Anomaly: Warzone Earth Preview

Reverse tower defense? Wait, wouldn’t that be trench capitulation?

“It’s reverse tower defense,” senior writer at 11 bit studios, Pawel Miechowski, tells me, adding that a better name might be “tower attack”or “tower offense”. It’s a little counter-intuitive at first, but after sitting down with the Xbox Live Arcade version of Anomaly: Warzone Earth for an hour, I wondered why the idea hadn’t caught on sooner. The game turns the tables on the tower defense genre, allowing you to play as a commander of one of the “waves” of enemies, making tactical decisions as you make your way through alien towers.

Previously released on Steam, iOS, and most recently Android, the game puts you in control of a caravan of military forces investigating an alien artifact that begins spawning, uh, defense towers. Limiting the movement to paved roads, a tactical view pauses the game and allows the player to change the direction of their caravan at intersections, plotting new paths as conditions and goals change. During this view, navigation in this view automatically snaps to the nearest intersection, making it a fast and easy process.

While the game may have been styled as “reverse tower defense”, you still purchase and upgrade units in a similar way to traditional tower defense, spending money achieved from destroying towers or gathering resources. The game has an active element during its real-time section with an on-foot commander who can gather resources drops from planes and destroyed towers, and execute special abilities. It’s a similar role to the little Tiki-guy in Pixeljunk Monsters, if he could put up a smoke screen or call in an airstrike.

The vehicles available in the caravan vary in armor and firepower, maintaining a solid balance, with more expensive vehicles having better qualities of both. For example, the most expensive vehicle, The Dragon, is a large tank with flamethrowers that can attack to either side of the road, whereas the two weakest are the heavily armored but poorly armed APC and the four-legged tank, the Crawler. While I enjoyed my experience in early tutorials and one of the game’s two horde modes, I was glad when Miechowski took the controller to show me the diverse enemies towers from later levels: The Scorcher, which fires a strong beam in a single direction; the Particular Hacker, which creates a circular area inside which your own units attack the commander; and Stormraids, that shoot a chain of electricity down the length of the caravan.

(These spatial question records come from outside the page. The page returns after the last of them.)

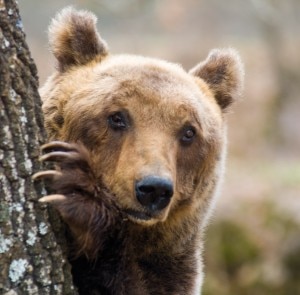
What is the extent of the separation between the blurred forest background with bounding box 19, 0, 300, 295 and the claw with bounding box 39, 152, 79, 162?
816cm

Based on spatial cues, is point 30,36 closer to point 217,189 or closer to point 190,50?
point 190,50

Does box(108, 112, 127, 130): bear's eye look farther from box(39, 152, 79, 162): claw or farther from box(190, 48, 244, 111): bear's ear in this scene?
box(190, 48, 244, 111): bear's ear

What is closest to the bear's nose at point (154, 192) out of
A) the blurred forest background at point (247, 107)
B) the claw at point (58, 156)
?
the claw at point (58, 156)

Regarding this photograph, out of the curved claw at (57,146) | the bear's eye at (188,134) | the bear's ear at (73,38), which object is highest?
the bear's ear at (73,38)

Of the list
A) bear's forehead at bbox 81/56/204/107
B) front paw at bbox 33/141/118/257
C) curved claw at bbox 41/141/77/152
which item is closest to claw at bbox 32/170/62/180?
front paw at bbox 33/141/118/257

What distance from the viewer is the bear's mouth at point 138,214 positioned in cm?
436

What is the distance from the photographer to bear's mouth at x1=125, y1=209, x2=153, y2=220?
4359mm

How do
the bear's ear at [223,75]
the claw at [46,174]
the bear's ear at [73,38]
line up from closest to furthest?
1. the claw at [46,174]
2. the bear's ear at [73,38]
3. the bear's ear at [223,75]

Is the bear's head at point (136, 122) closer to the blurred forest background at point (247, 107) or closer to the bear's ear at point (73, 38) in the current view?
the bear's ear at point (73, 38)

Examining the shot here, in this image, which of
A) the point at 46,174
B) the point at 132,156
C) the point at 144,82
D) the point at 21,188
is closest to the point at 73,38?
the point at 144,82

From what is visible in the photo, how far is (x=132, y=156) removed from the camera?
4469 mm

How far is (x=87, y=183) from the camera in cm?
411

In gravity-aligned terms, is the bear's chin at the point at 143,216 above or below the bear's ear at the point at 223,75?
below

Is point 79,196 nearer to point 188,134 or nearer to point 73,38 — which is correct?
point 188,134
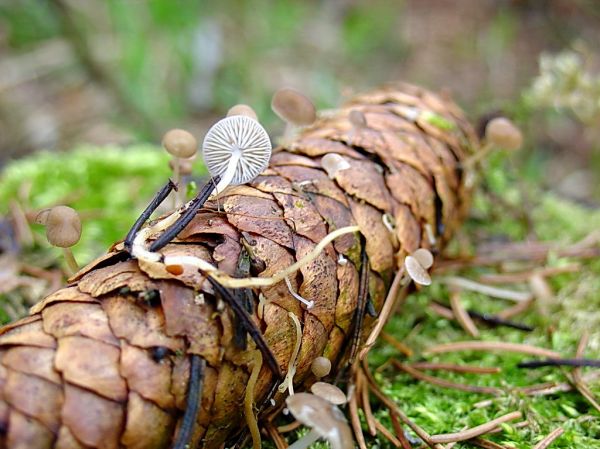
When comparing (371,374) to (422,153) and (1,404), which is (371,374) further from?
(1,404)

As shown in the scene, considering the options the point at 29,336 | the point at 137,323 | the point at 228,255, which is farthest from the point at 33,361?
the point at 228,255

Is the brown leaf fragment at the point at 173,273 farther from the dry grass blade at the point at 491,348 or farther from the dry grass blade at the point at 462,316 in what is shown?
the dry grass blade at the point at 462,316

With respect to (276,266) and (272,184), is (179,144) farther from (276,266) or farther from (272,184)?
(276,266)

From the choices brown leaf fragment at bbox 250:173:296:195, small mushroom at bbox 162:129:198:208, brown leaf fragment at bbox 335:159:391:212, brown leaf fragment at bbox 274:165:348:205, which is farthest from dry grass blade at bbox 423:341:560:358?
small mushroom at bbox 162:129:198:208

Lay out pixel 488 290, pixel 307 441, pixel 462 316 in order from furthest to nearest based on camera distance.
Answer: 1. pixel 488 290
2. pixel 462 316
3. pixel 307 441

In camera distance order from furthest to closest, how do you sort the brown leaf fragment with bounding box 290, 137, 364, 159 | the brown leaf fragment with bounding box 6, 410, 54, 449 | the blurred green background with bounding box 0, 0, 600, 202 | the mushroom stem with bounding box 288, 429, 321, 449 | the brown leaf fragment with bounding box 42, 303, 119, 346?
the blurred green background with bounding box 0, 0, 600, 202 → the brown leaf fragment with bounding box 290, 137, 364, 159 → the mushroom stem with bounding box 288, 429, 321, 449 → the brown leaf fragment with bounding box 42, 303, 119, 346 → the brown leaf fragment with bounding box 6, 410, 54, 449

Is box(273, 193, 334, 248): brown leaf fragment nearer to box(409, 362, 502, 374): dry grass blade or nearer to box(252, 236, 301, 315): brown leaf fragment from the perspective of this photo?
box(252, 236, 301, 315): brown leaf fragment

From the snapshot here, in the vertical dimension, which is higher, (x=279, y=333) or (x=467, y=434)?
(x=279, y=333)
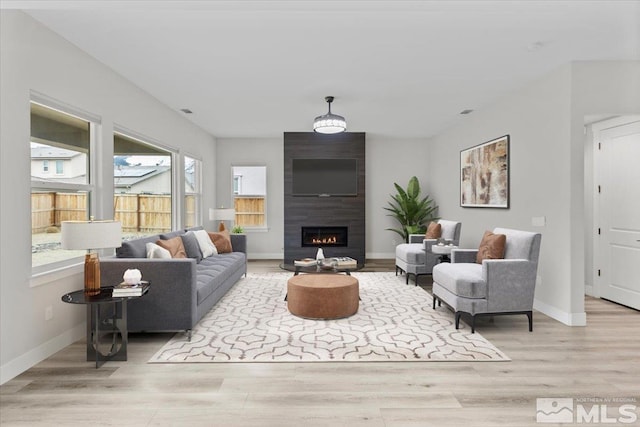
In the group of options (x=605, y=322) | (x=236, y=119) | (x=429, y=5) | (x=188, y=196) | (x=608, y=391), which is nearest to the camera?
(x=608, y=391)

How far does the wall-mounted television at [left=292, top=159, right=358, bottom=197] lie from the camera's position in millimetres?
7836

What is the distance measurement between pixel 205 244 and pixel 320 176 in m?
3.19


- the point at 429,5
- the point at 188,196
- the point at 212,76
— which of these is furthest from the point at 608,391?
the point at 188,196

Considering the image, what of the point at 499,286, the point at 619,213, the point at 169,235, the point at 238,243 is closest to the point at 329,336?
the point at 499,286

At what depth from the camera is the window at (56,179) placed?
3131mm

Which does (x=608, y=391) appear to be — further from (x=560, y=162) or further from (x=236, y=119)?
Result: (x=236, y=119)

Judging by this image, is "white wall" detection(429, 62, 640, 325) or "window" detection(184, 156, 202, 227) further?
"window" detection(184, 156, 202, 227)

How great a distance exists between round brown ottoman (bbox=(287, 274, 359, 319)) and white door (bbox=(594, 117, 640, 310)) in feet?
10.9

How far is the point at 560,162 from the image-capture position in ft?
13.0

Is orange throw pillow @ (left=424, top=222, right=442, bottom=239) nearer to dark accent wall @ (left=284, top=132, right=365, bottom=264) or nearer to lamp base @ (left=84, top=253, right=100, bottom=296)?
dark accent wall @ (left=284, top=132, right=365, bottom=264)

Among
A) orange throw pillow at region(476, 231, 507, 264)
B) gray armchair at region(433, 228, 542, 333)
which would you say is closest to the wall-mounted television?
orange throw pillow at region(476, 231, 507, 264)

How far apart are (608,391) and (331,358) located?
191 cm

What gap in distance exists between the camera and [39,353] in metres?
2.96

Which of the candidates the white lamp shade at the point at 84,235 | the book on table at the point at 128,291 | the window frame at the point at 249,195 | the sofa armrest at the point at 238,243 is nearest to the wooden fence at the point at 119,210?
the white lamp shade at the point at 84,235
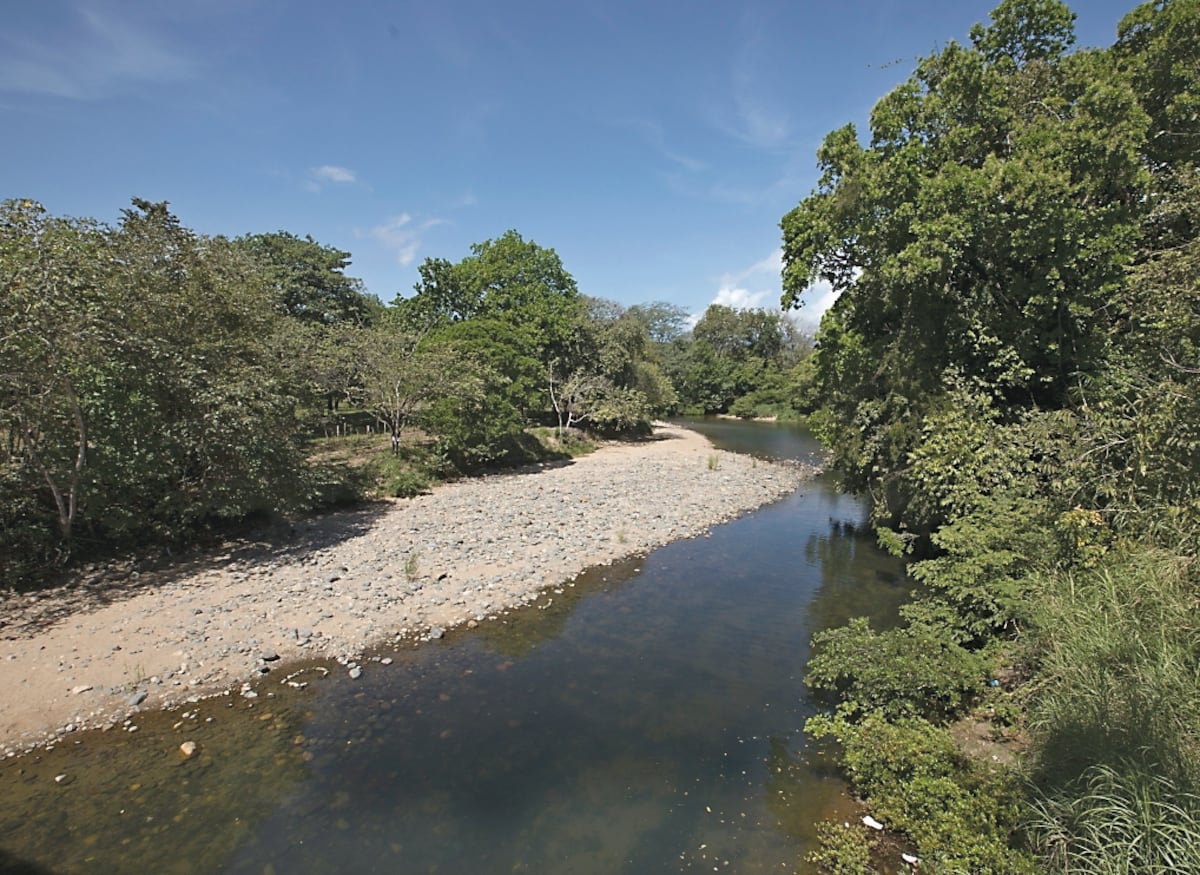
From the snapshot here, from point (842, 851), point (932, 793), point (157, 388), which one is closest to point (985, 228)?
point (932, 793)

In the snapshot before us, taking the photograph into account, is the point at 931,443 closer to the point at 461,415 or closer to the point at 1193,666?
the point at 1193,666

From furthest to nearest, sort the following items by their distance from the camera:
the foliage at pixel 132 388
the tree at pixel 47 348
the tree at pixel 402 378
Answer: the tree at pixel 402 378 < the foliage at pixel 132 388 < the tree at pixel 47 348

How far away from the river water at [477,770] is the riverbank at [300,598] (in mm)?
751

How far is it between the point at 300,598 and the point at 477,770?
261 inches

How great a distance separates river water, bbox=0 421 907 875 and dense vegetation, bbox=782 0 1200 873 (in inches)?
50.7

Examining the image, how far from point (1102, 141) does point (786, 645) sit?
456 inches

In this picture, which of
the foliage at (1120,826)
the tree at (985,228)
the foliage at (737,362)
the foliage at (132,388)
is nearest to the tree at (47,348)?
the foliage at (132,388)

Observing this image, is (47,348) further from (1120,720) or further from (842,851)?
(1120,720)

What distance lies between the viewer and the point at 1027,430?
37.4 ft

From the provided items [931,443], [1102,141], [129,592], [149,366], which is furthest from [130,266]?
[1102,141]

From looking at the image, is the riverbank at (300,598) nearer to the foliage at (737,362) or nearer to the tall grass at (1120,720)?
the tall grass at (1120,720)

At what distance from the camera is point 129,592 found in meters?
11.9

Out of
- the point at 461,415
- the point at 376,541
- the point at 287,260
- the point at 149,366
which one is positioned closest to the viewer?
the point at 149,366

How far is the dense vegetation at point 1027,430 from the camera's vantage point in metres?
5.77
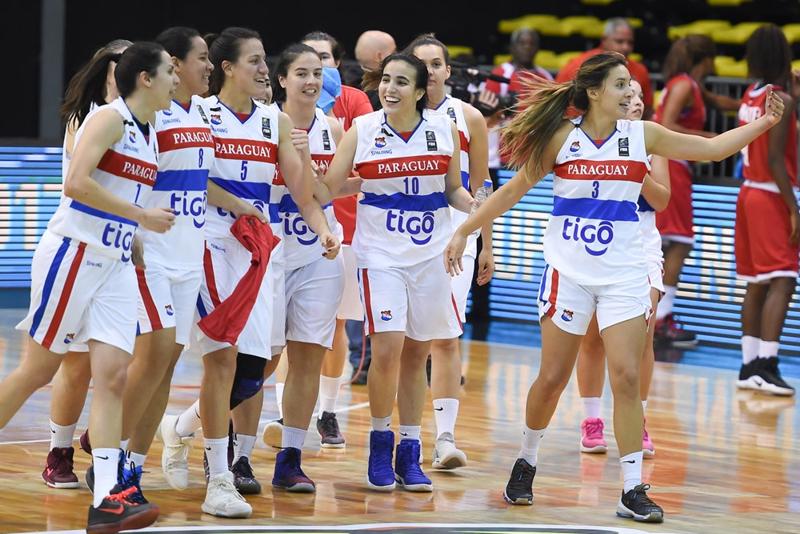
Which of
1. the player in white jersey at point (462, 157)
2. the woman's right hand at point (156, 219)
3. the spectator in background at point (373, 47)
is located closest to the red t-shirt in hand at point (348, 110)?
the player in white jersey at point (462, 157)

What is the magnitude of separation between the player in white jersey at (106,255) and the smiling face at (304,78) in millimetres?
913

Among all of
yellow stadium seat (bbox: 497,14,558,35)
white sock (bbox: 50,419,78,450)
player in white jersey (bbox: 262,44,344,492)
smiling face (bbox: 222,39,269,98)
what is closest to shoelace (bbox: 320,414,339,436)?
player in white jersey (bbox: 262,44,344,492)

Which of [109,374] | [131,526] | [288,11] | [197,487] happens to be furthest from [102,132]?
[288,11]

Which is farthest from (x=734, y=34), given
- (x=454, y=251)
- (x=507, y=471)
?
(x=454, y=251)

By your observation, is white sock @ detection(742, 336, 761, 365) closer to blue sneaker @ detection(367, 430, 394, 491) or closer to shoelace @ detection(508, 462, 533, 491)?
shoelace @ detection(508, 462, 533, 491)

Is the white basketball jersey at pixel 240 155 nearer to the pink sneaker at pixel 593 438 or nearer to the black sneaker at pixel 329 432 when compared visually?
the black sneaker at pixel 329 432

In addition to the campaign, there are two of the aforementioned hoard modes, Baghdad Mayhem and Tokyo Raid, where the game randomly spawns enemy towers and a power generator as a target, with the towers becoming progressively more advanced and numerous as the mode continues. Exclusive to the Xbox 360 version are Tactical Trials, challenge maps that take place in a virtual environment that Miechowski likens to Metal Gear Solid’s virtual missions. These missions are puzzles that involve finding the right line to take that will deliver the assets necessary to make it through the map successfully.

From my brief time with the game, its novel concept, strong execution, and a heavy dose of polish, I could see that there’s no mystery why 11 bit studios is bringing Anomaly: Warzone Earth to Xbox Live Arcade. When I asked, Miechowski told me he hoped that it would share the same price-point as it does on Steam, $9.99, but that the price for the Xbox 360 would ultimately be up to corporate overlords at Microsoft. Expect it to arrive on April 8, 2011.